---------- Provided text ----------

JJ Smuts

Personal information
- Full name: Jon-Jon Trevor Smuts
- Born: 21 September 1988 (age 38) Grahamstown, Cape Province, South Africa
- Batting: Right-handed
- Bowling: Slow left-arm orthodox
- Role: Batting all-rounder
- Relations: Kelly Smuts (brother)

International information
- National sides: South Africa (2017–2021); Italy (2026);
- ODI debut (cap 135): 4 February 2020 South Africa v England
- Last ODI: 7 April 2021 South Africa v Pakistan
- T20I debut (cap 69/47): 20 January 2017 South Africa v Sri Lanka
- Last T20I: 19 February 2026 Italy v West Indies

Domestic team information
- 2006/07–2021/22: Eastern Province
- 2007/08–2020/21: Warriors (squad no. 21)
- 2016: St Kitts and Nevis Patriots
- 2018–2019: Nelson Mandela Bay Giants
- 2022/23–present: KwaZulu-Natal Coastal
- 2023: Sunrisers Eastern Cape
- 2024–present: Durban's Super Giants
- 2026: Edinburgh Castle Rockers

Career statistics
| Competition | ODI | T20I | FC | LA |
| Matches | 6 | 20 | 118 | 175 |
| Runs scored | 200 | 257 | 6,315 | 5,745 |
| Batting average | 50.00 | 13.52 | 32.89 | 36.36 |
| 100s/50s | 0/1 | 0/0 | 10/33 | 9/38 |
| Top score | 84 | 45 | 156 | 173* |
| Balls bowled | 180 | 289 | 12,468 | 5,889 |
| Wickets | 4 | 7 | 206 | 123 |
| Bowling average | 41.00 | 49.57 | 31.66 | 38.74 |
| 5 wickets in innings | 0 | 0 | 7 | 0 |
| 10 wickets in match | 0 | 0 | 2 | 0 |
| Best bowling | 2/42 | 2/18 | 6/47 | 4/4 |
| Catches/stumpings | 3/– | 4/– | 64/– | 51/– |
- Source: Cricinfo, 25 September 2026

= JJ Smuts =

South African–Italian cricketer (born 1988)

Jon-Jon Trevor Smuts (born 21 September 1988) is a South African–born Italian cricketer who plays for Italy and has previously represented South Africa in international cricket. He plays for the Warriors in the South African domestic competitions.

He is a right-handed opening batsman and a slow left-arm bowler. In 2010 he was selected for the South African Emerging Players' squad to tour Australia. In the 2018 South African Cricket Annual, he was named as one of the five Cricketers of the Year. He is the brother of cricket player Kelly Smuts.

---------- Provided information ----------

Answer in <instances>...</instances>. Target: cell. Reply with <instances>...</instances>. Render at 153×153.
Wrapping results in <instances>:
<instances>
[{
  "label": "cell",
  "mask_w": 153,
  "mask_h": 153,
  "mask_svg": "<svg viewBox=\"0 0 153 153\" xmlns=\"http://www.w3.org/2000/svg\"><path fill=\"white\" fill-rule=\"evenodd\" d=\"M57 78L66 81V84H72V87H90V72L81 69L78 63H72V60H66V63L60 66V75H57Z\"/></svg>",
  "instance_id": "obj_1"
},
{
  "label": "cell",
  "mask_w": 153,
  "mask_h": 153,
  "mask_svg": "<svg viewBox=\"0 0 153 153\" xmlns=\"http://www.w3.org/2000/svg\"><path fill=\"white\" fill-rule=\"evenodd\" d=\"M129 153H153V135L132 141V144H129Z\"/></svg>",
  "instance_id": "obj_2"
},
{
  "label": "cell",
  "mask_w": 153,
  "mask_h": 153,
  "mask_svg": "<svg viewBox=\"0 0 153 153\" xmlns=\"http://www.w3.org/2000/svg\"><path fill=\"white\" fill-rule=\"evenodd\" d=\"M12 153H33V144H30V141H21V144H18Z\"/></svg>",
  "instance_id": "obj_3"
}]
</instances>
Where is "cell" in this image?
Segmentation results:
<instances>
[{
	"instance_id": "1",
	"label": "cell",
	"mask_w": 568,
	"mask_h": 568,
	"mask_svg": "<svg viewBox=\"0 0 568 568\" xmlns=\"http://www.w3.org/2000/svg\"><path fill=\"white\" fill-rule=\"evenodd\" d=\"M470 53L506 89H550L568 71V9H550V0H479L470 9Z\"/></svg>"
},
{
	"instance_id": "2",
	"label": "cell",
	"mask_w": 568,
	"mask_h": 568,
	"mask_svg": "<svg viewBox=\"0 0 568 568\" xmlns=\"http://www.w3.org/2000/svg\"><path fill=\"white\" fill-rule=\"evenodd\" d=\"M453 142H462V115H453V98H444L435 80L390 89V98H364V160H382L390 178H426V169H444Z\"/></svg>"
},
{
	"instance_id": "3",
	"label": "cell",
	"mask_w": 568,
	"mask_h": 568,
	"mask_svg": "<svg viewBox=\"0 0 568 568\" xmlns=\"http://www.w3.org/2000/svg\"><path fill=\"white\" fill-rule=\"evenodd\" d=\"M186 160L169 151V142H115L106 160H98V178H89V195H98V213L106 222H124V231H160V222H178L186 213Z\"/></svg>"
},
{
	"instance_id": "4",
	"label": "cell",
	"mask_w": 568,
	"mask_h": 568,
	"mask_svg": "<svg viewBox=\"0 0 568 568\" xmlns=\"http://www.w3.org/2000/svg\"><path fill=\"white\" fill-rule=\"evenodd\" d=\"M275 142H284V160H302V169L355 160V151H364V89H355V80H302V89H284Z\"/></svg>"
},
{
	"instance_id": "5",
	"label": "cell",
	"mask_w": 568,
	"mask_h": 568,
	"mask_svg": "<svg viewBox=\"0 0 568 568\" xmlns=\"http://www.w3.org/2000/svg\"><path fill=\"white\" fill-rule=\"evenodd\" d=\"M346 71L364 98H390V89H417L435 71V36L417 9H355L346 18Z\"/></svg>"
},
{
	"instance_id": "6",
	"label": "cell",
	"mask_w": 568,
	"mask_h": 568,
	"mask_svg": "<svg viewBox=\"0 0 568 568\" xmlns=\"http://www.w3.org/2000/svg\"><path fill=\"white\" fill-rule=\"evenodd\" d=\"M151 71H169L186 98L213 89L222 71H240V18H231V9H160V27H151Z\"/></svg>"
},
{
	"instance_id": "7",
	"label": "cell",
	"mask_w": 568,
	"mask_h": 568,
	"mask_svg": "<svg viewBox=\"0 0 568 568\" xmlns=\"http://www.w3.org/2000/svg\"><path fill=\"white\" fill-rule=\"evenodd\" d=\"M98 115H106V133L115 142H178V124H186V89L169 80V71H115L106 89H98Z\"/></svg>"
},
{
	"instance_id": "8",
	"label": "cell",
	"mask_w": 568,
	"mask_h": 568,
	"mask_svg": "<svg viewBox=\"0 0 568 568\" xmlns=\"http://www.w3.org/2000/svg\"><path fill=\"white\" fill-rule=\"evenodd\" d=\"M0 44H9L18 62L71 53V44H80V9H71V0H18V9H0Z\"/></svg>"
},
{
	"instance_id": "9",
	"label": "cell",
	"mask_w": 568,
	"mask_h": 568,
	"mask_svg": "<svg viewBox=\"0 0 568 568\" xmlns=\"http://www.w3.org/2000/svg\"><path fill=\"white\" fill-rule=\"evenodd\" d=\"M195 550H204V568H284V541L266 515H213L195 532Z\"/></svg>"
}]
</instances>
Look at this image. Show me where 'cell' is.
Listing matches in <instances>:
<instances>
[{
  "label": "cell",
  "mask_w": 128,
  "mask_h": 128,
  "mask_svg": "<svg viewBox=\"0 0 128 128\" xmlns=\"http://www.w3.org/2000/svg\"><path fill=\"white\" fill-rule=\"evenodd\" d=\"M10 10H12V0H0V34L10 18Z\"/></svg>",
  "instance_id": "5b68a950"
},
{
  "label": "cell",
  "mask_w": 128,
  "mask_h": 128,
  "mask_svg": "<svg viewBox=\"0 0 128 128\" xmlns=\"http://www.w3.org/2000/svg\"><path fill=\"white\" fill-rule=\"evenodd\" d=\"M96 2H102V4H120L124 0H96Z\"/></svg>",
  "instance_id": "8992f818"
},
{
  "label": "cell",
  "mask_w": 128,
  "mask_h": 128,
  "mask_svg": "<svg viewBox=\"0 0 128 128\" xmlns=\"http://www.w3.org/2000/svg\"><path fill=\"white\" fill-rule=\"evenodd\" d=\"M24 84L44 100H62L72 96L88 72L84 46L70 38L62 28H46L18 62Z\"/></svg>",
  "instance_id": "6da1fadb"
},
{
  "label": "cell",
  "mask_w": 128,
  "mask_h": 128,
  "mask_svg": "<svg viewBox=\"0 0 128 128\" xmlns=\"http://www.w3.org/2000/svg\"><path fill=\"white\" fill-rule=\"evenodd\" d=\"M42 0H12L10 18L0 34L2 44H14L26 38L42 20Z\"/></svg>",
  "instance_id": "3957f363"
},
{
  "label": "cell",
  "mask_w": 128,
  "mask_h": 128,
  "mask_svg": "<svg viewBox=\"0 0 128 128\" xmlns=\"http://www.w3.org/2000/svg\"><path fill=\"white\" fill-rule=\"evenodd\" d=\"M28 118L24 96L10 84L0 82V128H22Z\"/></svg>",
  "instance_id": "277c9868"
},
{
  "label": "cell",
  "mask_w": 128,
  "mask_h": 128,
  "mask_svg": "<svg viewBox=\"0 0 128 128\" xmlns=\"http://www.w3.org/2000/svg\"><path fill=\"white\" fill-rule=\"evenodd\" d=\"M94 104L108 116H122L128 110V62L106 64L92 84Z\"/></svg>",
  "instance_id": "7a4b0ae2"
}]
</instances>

----------

*Exercise objective*. Write out the text on JJ Smuts word for word, starting at "International information" and ending at "(squad no. 21)".

*Your response*.
International information
- National sides: South Africa (2017–2021); Italy (2026);
- ODI debut (cap 135): 4 February 2020 South Africa v England
- Last ODI: 7 April 2021 South Africa v Pakistan
- T20I debut (cap 69/47): 20 January 2017 South Africa v Sri Lanka
- Last T20I: 19 February 2026 Italy v West Indies

Domestic team information
- 2006/07–2021/22: Eastern Province
- 2007/08–2020/21: Warriors (squad no. 21)